Nixon lawyers include former Supreme Court judge, challenge Schweich's suit
This article first appeared in the St. Louis Beacon, Sept. 21, 2011 - Missouri Gov. Jay Nixon is citing specific and broad constitutional powers to keep Missouri's budget balanced in court filings this week that challenge state Auditor Tom Schweich's assertion in a suit that the governor violated the state's constitution when he withheld money from some state programs to pay for Joplin disaster relief.
The Missouri attorney general's office, which is representing Nixon, has hired two outside lawyers for the case. One is former state Supreme Court Judge Chip Robertson, who is serving without payment, and lawyer Paul Wilson, who is being paid $150 an hour.
Among other things, the governor's filing quotes from the Missouri constitution, where it states that the chief executive "may control the rate at which any appropriation is expended during the period of the appropriation by allotment or other means."

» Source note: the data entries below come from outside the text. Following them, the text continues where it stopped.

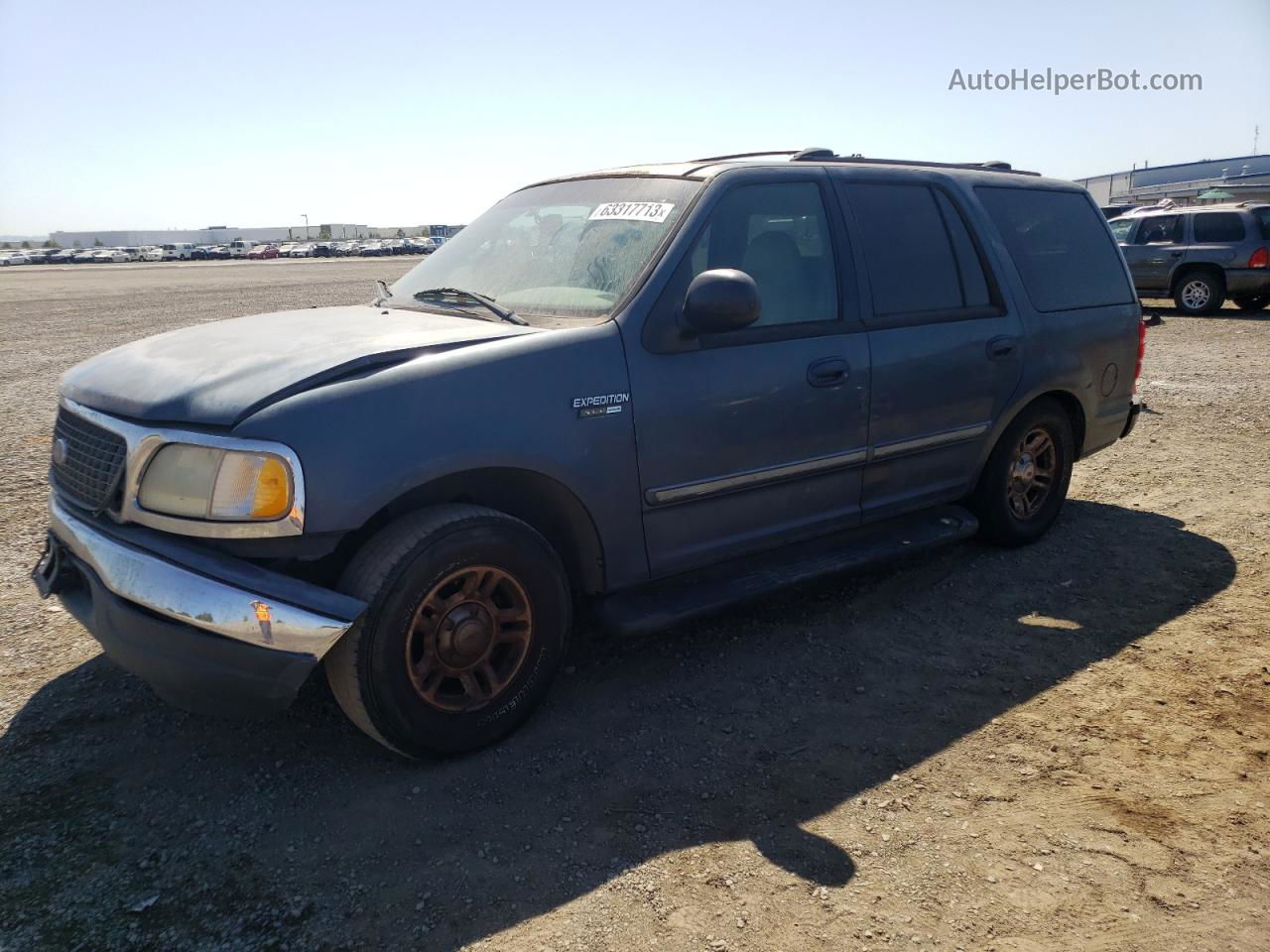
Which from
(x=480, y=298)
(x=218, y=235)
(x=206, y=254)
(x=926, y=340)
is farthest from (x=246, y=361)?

The filings on Nixon's behalf were made Tuesday. Among other things, the governor is challenging Schweich's legal standing and many of the auditor's assertions in the original suit filed Aug. 26.
Schweich was challenging Nixon's action to withhold $150 million from various programs and state agencies in the state's budget for the current fiscal year, which began July 1, and to allocate that money instead for disaster relief in Joplin, Mo., which was hit by a deadly tornado May 22.
Schweich's suit appears to be the first time that a Missouri auditor has challenged the powers of the governor to engage in "withholds,'' in which a governor holds back money allocated by the Missouri General Assembly. If state revenue comes in as expected, governors often restore some or all the money. Withholds are different from line-item cuts, which Missouri governors also have the power to make.
Nixon's court documents note that he already has restored some of the $150 million.
Attorney general spokeswoman Nanci Gonder released a statement explaining why Wilson and Robertson were hired.
"The attorney general's office sometimes hires outside counsel in complex cases for their particular expertise. In this case, both have expertise on the state budget issues and Missouri constitutional law," the statement said.
"In addition, both Paul Wilson and Chip Robertson were involved in the last significant case addressing the auditor's powers, Kelly vs. Hanson, in 1997. Paul argued the case on behalf of the attorney general's office, and Judge Robertson sat on the Supreme Court, which heard the case."